From Poetry 180:
Introduction to Poetry
Billy Collins
I ask them to take a poem
and hold it up to the light
like a color slide
or press an ear against its hive.
I say drop a mouse into a poem
and watch him probe his way out,
or walk inside the poem's room
and feel the walls for a light switch.
I want them to waterski
across the surface of a poem
waving at the author's name on the shore.
But all they want to do
is tie the poem to a chair with rope
and torture a confession out of it.
They begin beating it with a hose
to find out what it really means.
In this poem, the speaker is probably an English teacher. The teacher is talking about his students and how they analyze poetry. He compares it to how he wants them to analyze poetry. His descriptions make poems in general sound like inviting and curious places. There are many metaphors and similes in this poem, each comparing poems and poetry to several different complicated things. This is to show the many layers and meanings a poem could have. "I ask them to I ask them to take a poem and hold it up to the light like a color slide" (Collins). A color slide contains many different colors and shades, just like a poem can have many different meanings and emotions.

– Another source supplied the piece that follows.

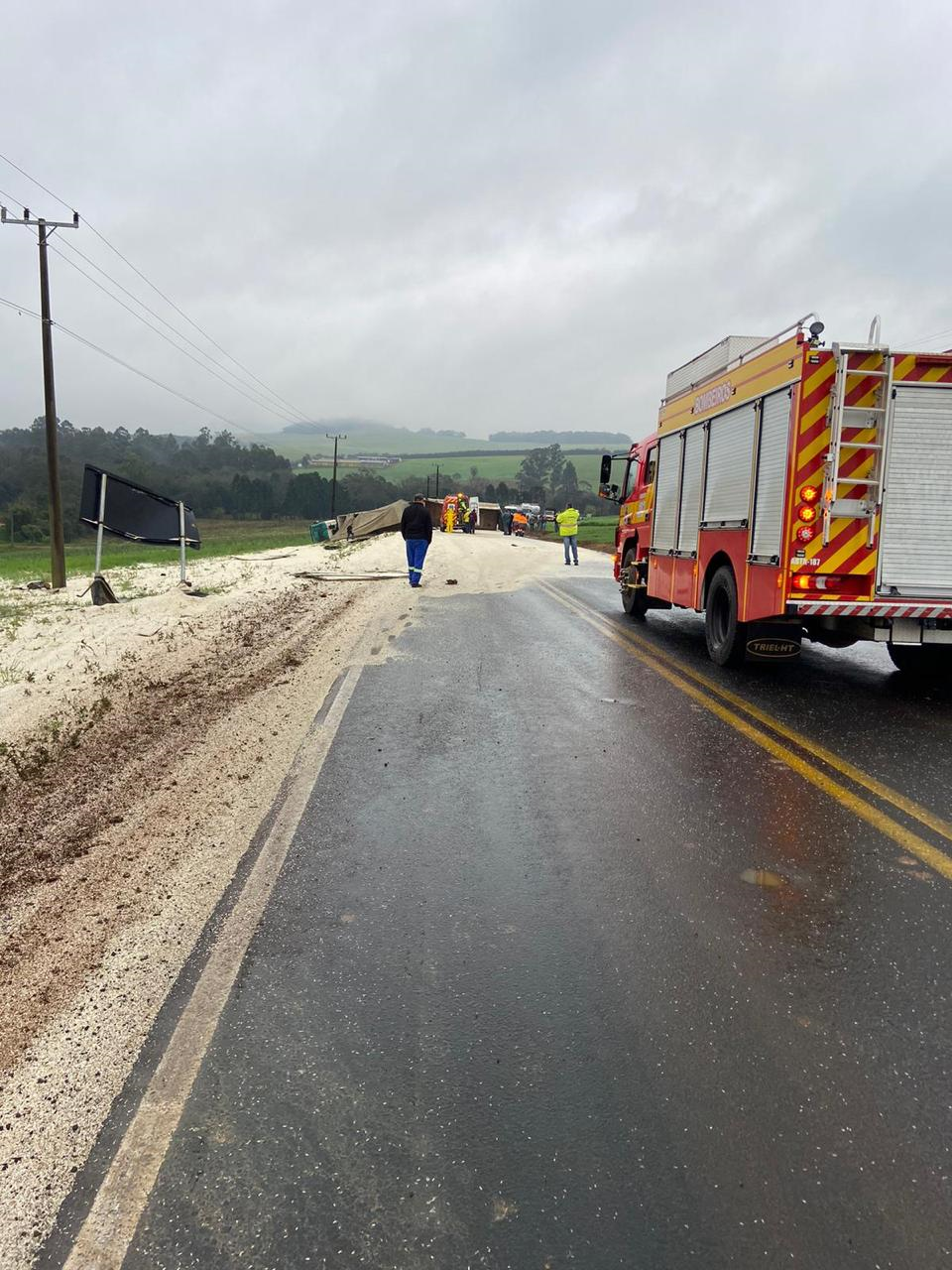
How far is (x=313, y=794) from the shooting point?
505cm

The speaker keeps the diction friendly and warm when describing his or her methods of analyzing poetry, because that is his or her opinion on analyzing it. Poems are welcoming and inviting. When the speaker describes his or her student's methods or determining meaning, his diction has a painful connotation. He uses words like torture, confession, and beating. This poem, "Introduction to Poetry," is a poem about poems. It uses similes, metaphors, and diction to show that the meaning of poems can be discovered through gently diving into the poem and really familiarizing oneself with it. It can not be discovered by "beating it with a hose to find out what it really means" (Collins).